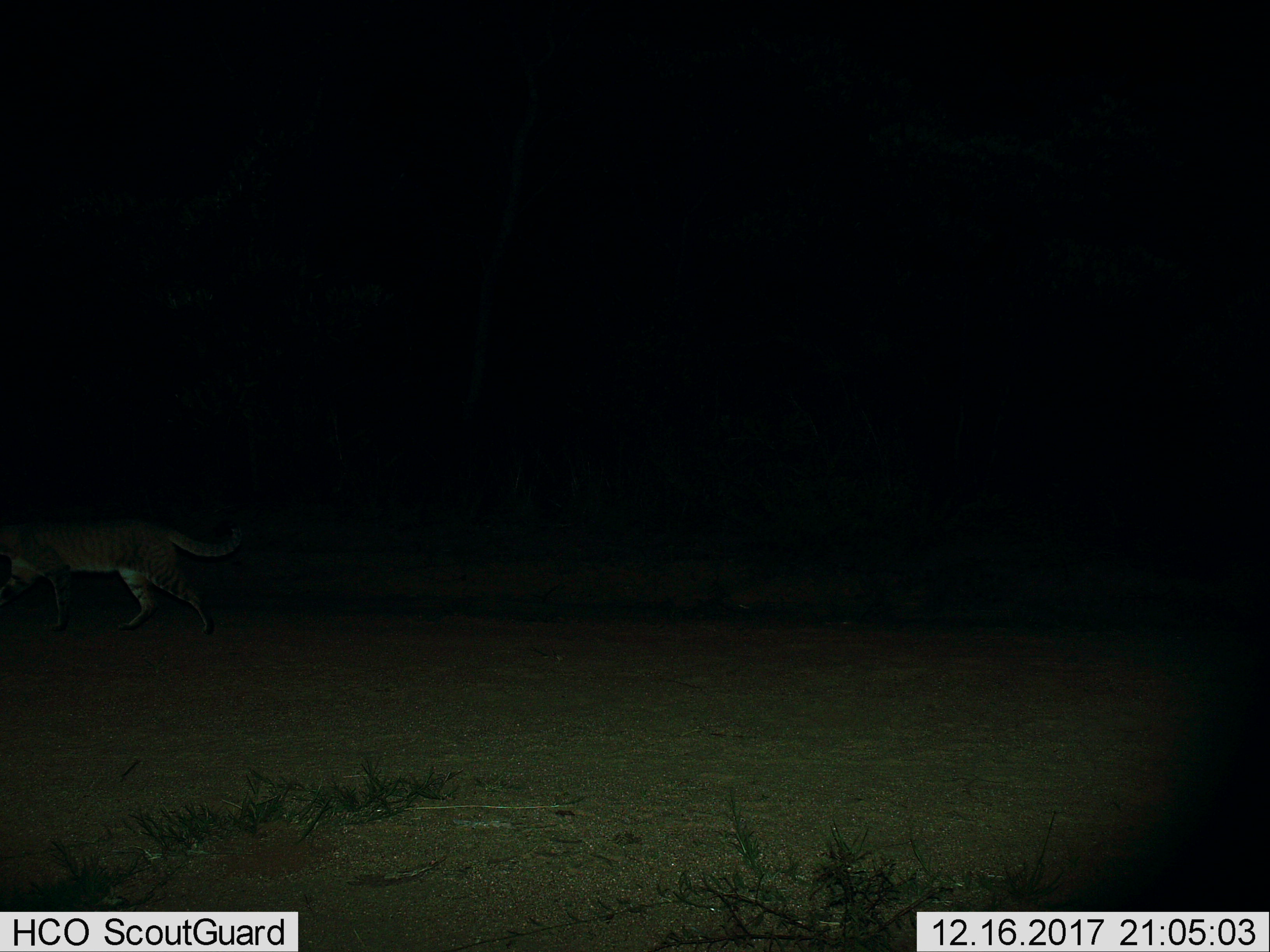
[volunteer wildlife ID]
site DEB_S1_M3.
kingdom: Animalia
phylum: Chordata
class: Mammalia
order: Carnivora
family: Felidae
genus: Felis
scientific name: Felis lybica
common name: african wild cat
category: africanwildcat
Africanwildcat (african wild cat) (Felis lybica), count 1. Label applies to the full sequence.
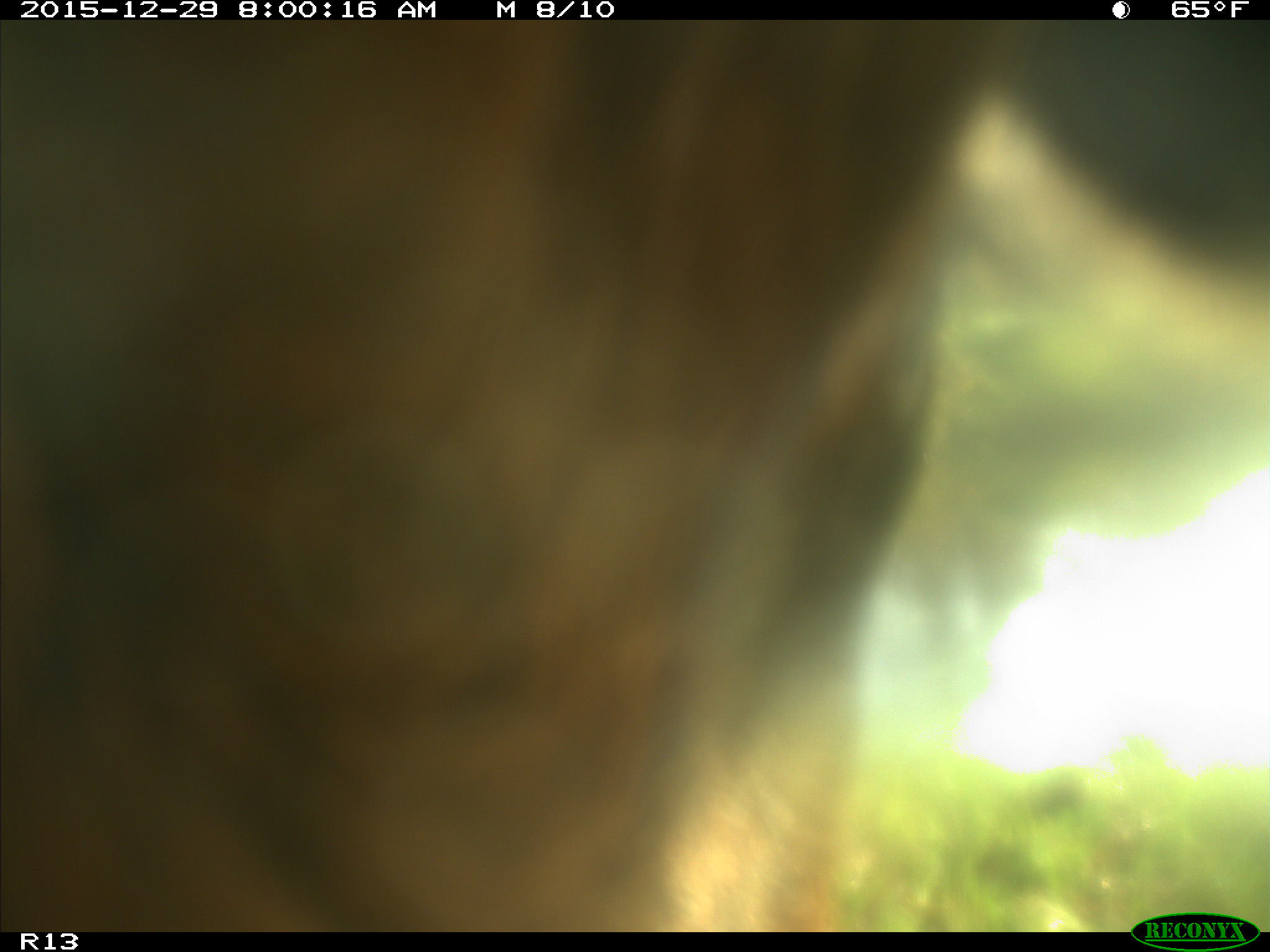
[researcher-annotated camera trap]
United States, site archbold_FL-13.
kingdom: Animalia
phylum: Chordata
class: Mammalia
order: Artiodactyla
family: Bovidae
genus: Bos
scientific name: Bos taurus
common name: domestic cow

• • •

▶ [Task statement]: Keep the pictures out and write out the records exactly.

▶ [Answer to the exercise]:
[volunteer wildlife ID]
site DEB_S1_M3.
kingdom: Animalia
phylum: Chordata
class: Mammalia
order: Carnivora
family: Felidae
genus: Felis
scientific name: Felis lybica
common name: african wild cat
category: africanwildcat
Africanwildcat (african wild cat) (Felis lybica), count 1. Label applies to the full sequence.
[researcher-annotated camera trap]
United States, site archbold_FL-13.
kingdom: Animalia
phylum: Chordata
class: Mammalia
order: Artiodactyla
family: Bovidae
genus: Bos
scientific name: Bos taurus
common name: domestic cow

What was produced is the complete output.